Yeah. I think it's a smaller part of our business, but I think just as a reminder, Greg, that the international markets are primarily wholesale, and they have been slower to recover from over-inventory in COVID, but we are seeing them start to rebound. I think it's a little bit of a slower trend. I'll let Debbie elaborate, but I think it is an area that will grow for us and continue to grow slowly, but in the future. Probably not this year. What would you add, Debbie?

Debbie Propst

Analyst · Sidoti and Company. Greg, please go ahead.

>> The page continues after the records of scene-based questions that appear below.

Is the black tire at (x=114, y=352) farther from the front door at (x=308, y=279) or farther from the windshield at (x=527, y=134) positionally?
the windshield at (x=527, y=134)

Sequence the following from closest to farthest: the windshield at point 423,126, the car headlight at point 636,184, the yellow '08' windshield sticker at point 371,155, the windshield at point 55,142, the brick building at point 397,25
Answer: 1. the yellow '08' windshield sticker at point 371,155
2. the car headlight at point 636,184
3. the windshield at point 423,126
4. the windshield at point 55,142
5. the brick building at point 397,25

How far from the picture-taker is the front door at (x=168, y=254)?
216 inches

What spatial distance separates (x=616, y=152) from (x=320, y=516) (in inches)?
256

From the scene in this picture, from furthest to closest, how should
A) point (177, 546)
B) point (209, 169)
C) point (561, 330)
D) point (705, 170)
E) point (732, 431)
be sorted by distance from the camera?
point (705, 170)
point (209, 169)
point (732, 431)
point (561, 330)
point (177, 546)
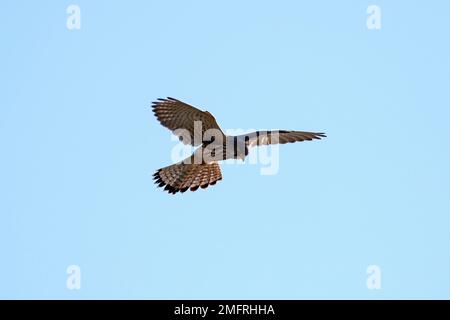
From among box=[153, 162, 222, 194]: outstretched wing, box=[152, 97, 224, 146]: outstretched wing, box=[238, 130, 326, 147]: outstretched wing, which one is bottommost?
box=[153, 162, 222, 194]: outstretched wing

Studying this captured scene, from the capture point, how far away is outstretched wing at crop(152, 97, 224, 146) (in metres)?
13.7

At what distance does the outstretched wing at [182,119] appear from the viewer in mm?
13680

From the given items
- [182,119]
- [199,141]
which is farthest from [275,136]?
[182,119]

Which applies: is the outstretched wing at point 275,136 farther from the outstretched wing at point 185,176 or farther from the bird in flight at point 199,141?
the outstretched wing at point 185,176

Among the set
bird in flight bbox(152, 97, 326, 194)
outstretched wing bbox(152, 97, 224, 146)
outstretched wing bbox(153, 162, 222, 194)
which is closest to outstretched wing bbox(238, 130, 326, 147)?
bird in flight bbox(152, 97, 326, 194)

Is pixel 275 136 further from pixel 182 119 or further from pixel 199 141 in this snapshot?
pixel 182 119

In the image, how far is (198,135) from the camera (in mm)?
13828

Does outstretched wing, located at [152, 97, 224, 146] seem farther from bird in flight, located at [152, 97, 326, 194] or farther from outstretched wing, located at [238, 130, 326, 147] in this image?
outstretched wing, located at [238, 130, 326, 147]
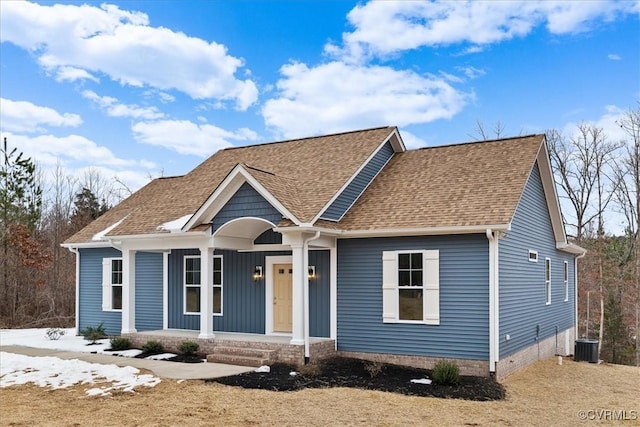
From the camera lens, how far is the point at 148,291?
54.3 feet

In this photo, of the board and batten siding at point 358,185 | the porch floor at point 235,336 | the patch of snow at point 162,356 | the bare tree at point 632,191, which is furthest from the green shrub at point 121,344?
the bare tree at point 632,191

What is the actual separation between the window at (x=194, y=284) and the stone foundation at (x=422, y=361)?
13.1 ft

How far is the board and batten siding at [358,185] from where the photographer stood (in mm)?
13140

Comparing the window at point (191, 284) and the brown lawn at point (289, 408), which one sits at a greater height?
the window at point (191, 284)

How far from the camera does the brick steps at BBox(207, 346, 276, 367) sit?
12250 mm

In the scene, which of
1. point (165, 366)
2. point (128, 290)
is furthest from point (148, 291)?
point (165, 366)

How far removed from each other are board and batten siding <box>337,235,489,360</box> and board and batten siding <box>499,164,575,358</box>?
1.90 feet

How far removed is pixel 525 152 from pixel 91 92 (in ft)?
66.9

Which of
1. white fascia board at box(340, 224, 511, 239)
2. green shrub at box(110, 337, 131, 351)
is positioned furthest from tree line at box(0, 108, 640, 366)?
white fascia board at box(340, 224, 511, 239)

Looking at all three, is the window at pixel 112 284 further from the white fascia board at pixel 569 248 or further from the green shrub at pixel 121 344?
the white fascia board at pixel 569 248

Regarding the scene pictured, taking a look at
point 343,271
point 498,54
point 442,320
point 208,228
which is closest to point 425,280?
point 442,320

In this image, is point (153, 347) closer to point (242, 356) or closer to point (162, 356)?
point (162, 356)

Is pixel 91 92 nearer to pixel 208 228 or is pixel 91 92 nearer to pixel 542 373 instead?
pixel 208 228

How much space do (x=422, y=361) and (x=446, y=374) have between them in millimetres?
1455
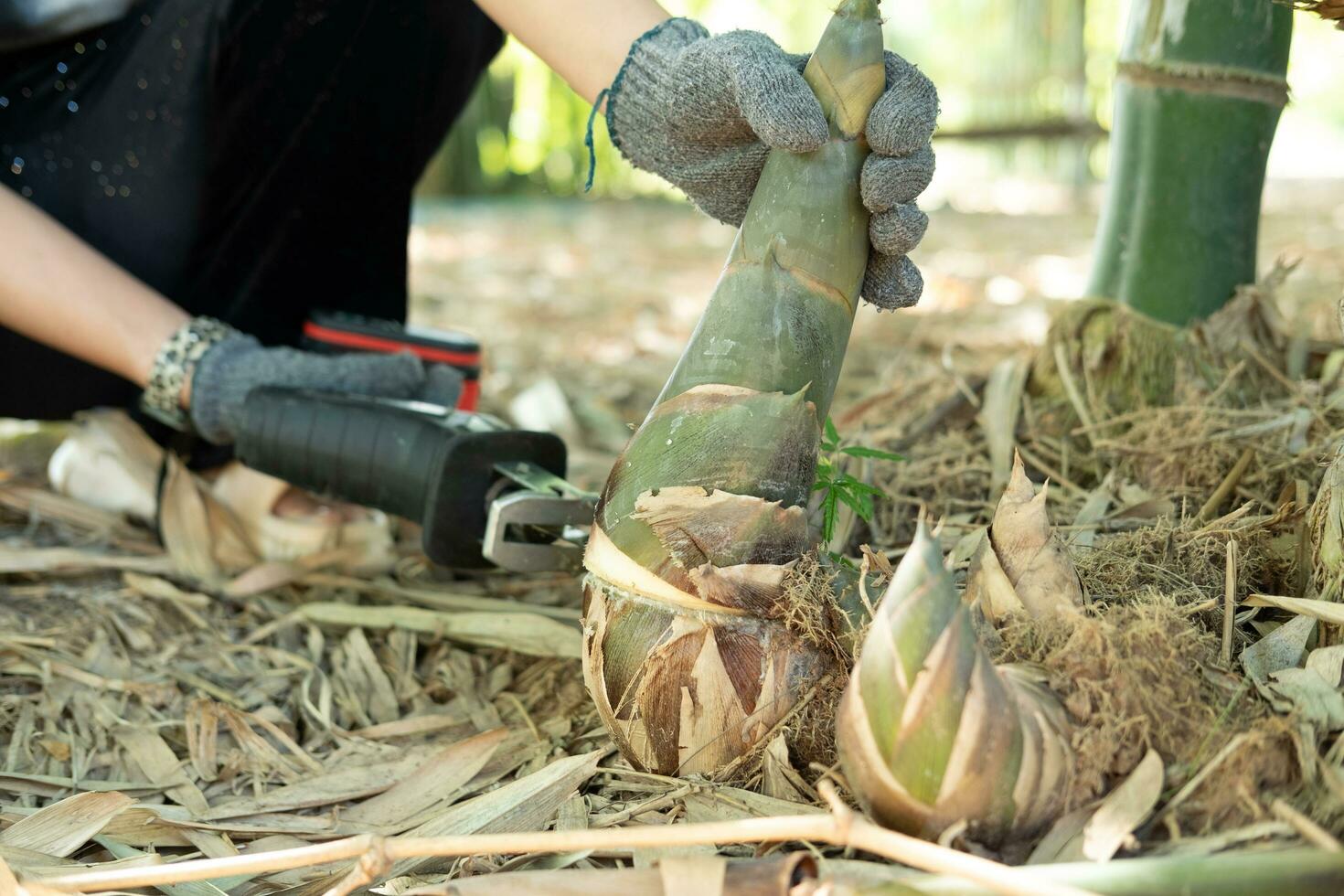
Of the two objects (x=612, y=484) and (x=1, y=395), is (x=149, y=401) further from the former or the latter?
(x=612, y=484)

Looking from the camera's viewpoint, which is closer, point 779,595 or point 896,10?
point 779,595

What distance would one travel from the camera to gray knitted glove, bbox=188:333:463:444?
1419 mm

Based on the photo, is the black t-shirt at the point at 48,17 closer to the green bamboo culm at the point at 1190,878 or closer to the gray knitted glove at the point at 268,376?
the gray knitted glove at the point at 268,376

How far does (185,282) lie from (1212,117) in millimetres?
1374

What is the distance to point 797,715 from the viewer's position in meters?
0.86

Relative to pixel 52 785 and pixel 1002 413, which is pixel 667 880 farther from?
pixel 1002 413

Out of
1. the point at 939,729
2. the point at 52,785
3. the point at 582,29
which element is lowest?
the point at 52,785

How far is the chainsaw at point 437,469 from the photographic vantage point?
1181 millimetres

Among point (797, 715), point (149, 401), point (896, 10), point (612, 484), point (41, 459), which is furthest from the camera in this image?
point (896, 10)

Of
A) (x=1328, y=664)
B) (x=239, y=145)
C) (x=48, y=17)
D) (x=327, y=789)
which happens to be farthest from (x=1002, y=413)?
(x=48, y=17)

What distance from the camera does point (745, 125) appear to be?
108 centimetres

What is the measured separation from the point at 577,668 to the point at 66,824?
0.49m

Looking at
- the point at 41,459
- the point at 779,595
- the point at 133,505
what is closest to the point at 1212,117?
the point at 779,595

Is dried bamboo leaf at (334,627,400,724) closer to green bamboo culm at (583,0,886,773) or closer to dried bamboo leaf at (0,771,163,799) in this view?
Result: dried bamboo leaf at (0,771,163,799)
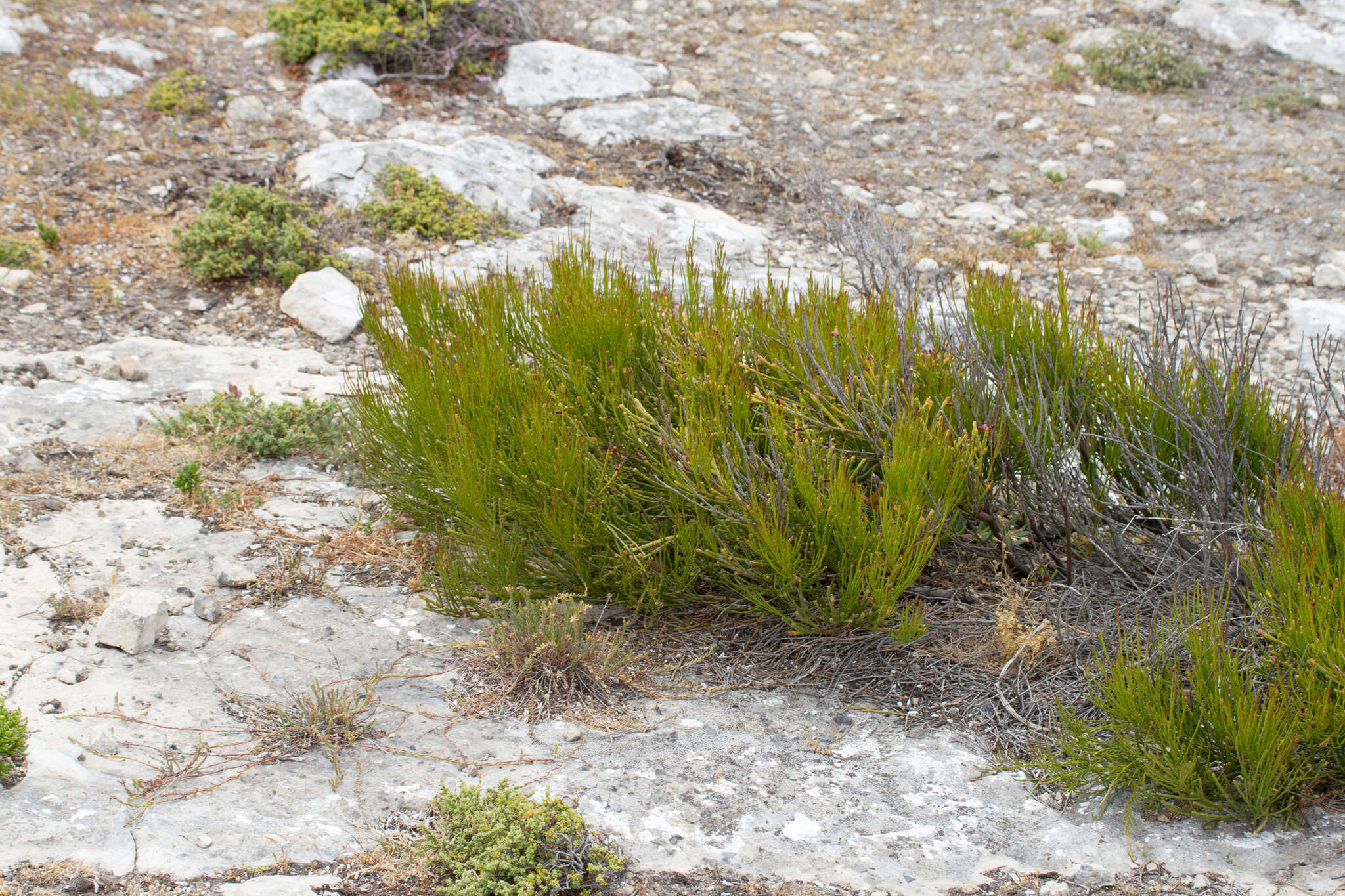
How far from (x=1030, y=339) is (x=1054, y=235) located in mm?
3814

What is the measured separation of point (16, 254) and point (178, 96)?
234 cm

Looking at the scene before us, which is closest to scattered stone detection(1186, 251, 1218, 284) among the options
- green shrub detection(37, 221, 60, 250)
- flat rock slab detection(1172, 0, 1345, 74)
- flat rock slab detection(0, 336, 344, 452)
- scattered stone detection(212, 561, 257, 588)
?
flat rock slab detection(1172, 0, 1345, 74)

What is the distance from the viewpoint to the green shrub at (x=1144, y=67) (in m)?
8.77

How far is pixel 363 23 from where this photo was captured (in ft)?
25.2

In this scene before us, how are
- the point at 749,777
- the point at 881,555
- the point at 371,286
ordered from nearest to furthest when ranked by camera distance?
1. the point at 749,777
2. the point at 881,555
3. the point at 371,286

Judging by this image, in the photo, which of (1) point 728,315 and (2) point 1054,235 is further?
(2) point 1054,235

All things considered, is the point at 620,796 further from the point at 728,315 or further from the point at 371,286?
the point at 371,286

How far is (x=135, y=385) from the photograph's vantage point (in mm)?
4668

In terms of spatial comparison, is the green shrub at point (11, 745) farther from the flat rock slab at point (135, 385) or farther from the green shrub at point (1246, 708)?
the green shrub at point (1246, 708)

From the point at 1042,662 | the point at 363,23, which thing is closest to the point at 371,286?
the point at 363,23

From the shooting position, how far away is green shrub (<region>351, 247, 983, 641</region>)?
2910 mm

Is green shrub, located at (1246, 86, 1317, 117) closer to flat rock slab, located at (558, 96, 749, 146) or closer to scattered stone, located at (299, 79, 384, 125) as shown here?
flat rock slab, located at (558, 96, 749, 146)

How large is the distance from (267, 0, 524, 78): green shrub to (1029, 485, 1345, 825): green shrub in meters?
7.23

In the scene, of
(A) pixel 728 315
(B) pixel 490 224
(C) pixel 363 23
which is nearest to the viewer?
(A) pixel 728 315
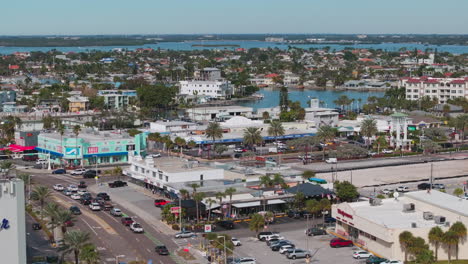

I'll just start by saying where we do have DTC internationally, we're pleased with the growth performance we're seeing in those channels, and as Andi suggested, the more challenging areas are wholesale business. Where we're still sort of beholden to the lack of to buy with the dealer or retail network that we sell through. However, we're seeing some green shoots, particularly with our Hay and Mitchell brands, which hit a lower price point within our portfolio and seeing progress this quarter already with our Knoll and Herman Miller brands.

Greg Burns

Analyst · Sidoti and Company. Greg, please go ahead.

Okay. Thank you.

Operator

Operator

And our next question comes from the line of Doug Lane with Water Tower Research. Doug? Please go ahead.

Doug Lane

Analyst

Yes. Hi. Good evening, everybody. Thank you. I'm trying to understand how these tariffs have impacted your business because there's a lot of moving parts as a result of all this. Can we start with just in the first quarter, had $8 million of net tariff-related impact? And does that mean there was some mitigation to the tariffs? You did get some pricing or some cost reductions, or is that mostly just the cost of the tariffs at this point?

Kevin Veltman

Management

Yeah. Doug, this is Kevin. Exactly right. The point of the net is to say we've been working on pricing. We put a surcharge in place. We had a price increase in June as well. And the way it works for us is those take a little while to flow through back and through our contracts with customers. So the net impact in the short term is the $8 million that we called out from a pressure perspective. We expect that to be less in Q2, $2 million to $4 million of net impact. And then when we get into the back half of the year, we believe our pricing mitigation actions will be offsetting those costs based on the current tariff environment.

Doug Lane

Analyst

Oh, okay. So well underway to the mitigation efforts. And the disruption to order patterns because of the buy ahead for the tariffs. Sounds like it's pretty much behind us and the way to address that is to sort of look at the fourth quarter and first quarter in aggregate to capture the broader trends. And then beginning in the second quarter, we kind of, I don't want to say back to normal, but back to more normal ordering and sales patterns.

Kevin Veltman

Management

Correct. And that's what we felt like in looking at the order rates in the first three weeks of the quarter. We feel like we're in a more normalized place related to that. The other way we tried to cut through that noise in our prepared remarks was to say sales year to date through Q2, including the midpoint of our guide, are up 3.8% on a consolidated basis. That takes out some of that noise for you.

Doug Lane

Analyst

Right. Right. No. That's very helpful. And then, you know, at the adjusted operating profit line where margins are up in the quarter, I know you don't have a full year number out here. But should we be modeling improvements in the adjusted operating profit margin for this year despite all these cross currents?

Kevin Veltman

Management

Yeah. On that front, we'll hold off on commenting with the uncertainty that's out there in the macro. We're guiding right now on a quarter-to-quarter basis as opposed to still watching visibility, feeling fairly limited out beyond that.

Doug Lane

Analyst

Okay. Fair enough. Thank you.

Operator

Operator

There are no further questions. We turn the floor back to President and CEO, Andi Owen, for any closing remarks.

Andi Owen

Management

Thanks again, everyone, for joining us on the call. We really appreciate your continued support of MillerKnoll, and we look forward to updating you on our next quarterly call. Good night.

Operator

Operator

That concludes today's conference call. You may now disconnect.